▶ [Given request]: Starting at the line that has "Is (455,150) closer" and continuing through the end of the records, rewrite every line in full, rescaling only the numbers in the answers (coordinates and distances alike) by multiplying them by 1.35 and rounding to whole numbers, with halves rounded up. Return only those lines.

▶ [Records for this exercise]:
## begin

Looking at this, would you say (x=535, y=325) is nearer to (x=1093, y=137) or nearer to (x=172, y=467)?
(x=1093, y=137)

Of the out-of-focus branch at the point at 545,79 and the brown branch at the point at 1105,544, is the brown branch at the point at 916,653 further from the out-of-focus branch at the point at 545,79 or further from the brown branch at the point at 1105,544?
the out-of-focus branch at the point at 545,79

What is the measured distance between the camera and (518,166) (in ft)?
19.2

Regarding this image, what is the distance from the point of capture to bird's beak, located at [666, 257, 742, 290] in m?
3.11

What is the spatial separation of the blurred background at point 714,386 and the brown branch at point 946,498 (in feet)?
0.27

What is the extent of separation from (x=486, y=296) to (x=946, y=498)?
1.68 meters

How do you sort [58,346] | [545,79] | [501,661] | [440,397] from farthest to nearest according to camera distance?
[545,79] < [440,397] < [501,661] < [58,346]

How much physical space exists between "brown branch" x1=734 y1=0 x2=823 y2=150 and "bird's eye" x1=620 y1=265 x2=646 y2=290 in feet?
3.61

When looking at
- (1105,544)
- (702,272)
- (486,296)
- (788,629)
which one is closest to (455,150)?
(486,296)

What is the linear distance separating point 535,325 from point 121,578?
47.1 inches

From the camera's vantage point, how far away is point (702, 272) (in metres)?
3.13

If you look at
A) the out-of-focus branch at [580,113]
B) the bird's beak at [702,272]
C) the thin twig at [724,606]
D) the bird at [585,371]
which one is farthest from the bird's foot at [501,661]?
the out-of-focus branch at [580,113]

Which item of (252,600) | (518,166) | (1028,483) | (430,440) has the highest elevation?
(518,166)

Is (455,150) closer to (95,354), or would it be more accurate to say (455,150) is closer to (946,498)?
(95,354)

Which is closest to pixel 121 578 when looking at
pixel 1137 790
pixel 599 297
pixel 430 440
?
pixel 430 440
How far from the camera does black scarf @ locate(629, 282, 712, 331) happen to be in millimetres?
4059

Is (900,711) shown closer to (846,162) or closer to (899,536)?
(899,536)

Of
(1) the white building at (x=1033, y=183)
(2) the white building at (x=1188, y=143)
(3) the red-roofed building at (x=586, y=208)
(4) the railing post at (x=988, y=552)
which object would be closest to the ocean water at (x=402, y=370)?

## end

▶ [Exercise result]:
Is (455,150) closer to (95,354), or would it be more accurate to say (455,150) is closer to (946,498)?
(128,478)

Which is closest to pixel 121 578 when looking at
pixel 1137 790
pixel 599 297
pixel 430 440
?
pixel 581 594
How far from the camera does black scarf @ locate(629, 282, 712, 331) happen to be in millimetres?
5480

Is (900,711) shown closer to (846,162) or closer to (899,536)?
(1214,724)

Of
(1) the white building at (x=1033, y=183)
(2) the white building at (x=1188, y=143)
(3) the red-roofed building at (x=586, y=208)
(4) the railing post at (x=988, y=552)
which object would be closest to the ocean water at (x=402, y=370)?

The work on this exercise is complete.